NEW YORK — For almost half of all Americans, modesty may not be their best quality. A new study finds nearly one in two people believe they’re the best person they know.
In a recent survey of 2,000 U.S. residents, 81 percent say they believe that humankind is inherently good. Three in four believe they themselves are fundamentally a good person. When researchers asked respondents how they would compare themselves to others in their lives, 46 percent went a step further, admitting (in their eyes) they’re “better” than everyone else they know.
Looking at responses by gender, female respondents were less likely to think of themselves as good (67% vs 86% of men) and more likely to believe that humanity is inherently bad (20% vs 4% of men).
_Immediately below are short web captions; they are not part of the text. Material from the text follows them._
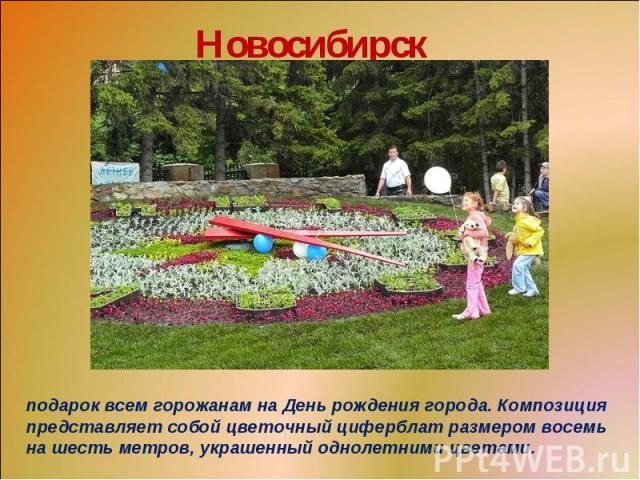 Новосибирскподарок всем горожанам на День рождения города. Композиция представляет собой цветочный циферблат размером восемь на шесть метров, украшенный однолетними цветами.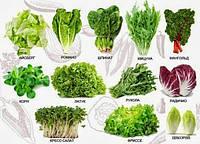 История салата: выращивание новых видов салата в теплице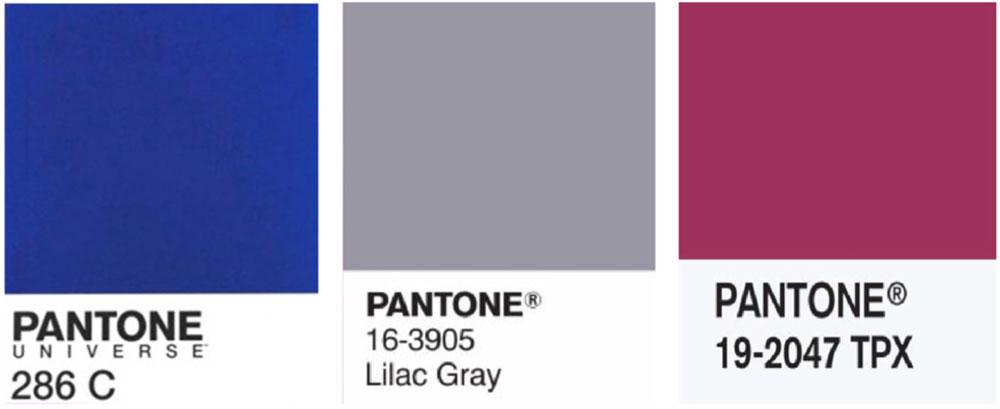 Colori logo e sito de lucca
Only 55 percent of Millennials believe in the goodness of humanity
Respondents between the ages of 25 and 39 were least likely to claim they are a good person (68%). However, Millennial respondents were also the most likely to say they “didn’t think in terms of ‘good’ or ‘bad’” (12%).
Across the entire poll, 72 percent admit to judging other people’s behavior. Another 61 percent also worry other people are actively judging them. In general, Americans say that a good person should be kind (49%), giving (45%), and friendly (41%). When researchers asked respondents to list which qualities they wished to have however, 38 percent wanted to be more successful over anything else, even happiness (21%).
“People still make the mistake of thinking that success precedes happiness, or that success and happiness come from the outside, but it doesn’t.” says Behold Retreats founder Jonathan de Potter in a statement. “Success and happiness are the natural result of doing the inner work to understand ourselves better, recognize our unique gifts and strengths, and aligning to our true purpose.”
Currently, although 62 percent agree that everyone has the capacity to become a better person, only 43 percent believe they’re doing everything they possibly can to better themselves. Of the 74 percent who’ve engaged in self-improvement methods, 38 percent said the methods they tried produced some initial success. Unfortunately, only 22 percent said they were all successful in the long term.
Are psychedelics the route to success?
The survey finds use of plant-based medicines to be one of the most effective measures (59%) among respondents. In fact, they finish just behind more traditional methods like enrolling in classes (61%) or going to therapy (60%). Taking it even further, 82 percent expressed an interest in trying legalized plant-based psychedelics such as psilocybin (38%) or ayahuasca (34%).
“Research from leading institutions such as Johns Hopkins has proven psychedelics to be safe and effective, but policy has yet to catch up,” adds de Potter. “As more people travel to legal destinations such as Costa Rica, Mexico, Netherlands, and Peru for a life-changing ayahuasca retreat or psilocybin retreat, it’s comforting to know that among this survey’s respondents, safety (84%) and expert guidance (67%) are top of mind.”
Looking forward, respondents remain optimistic about the future. Two in three Americans are confident that their life is going in the right direction. On a global scale, 61 percent are similarly confident that humanity is progressing in the same way.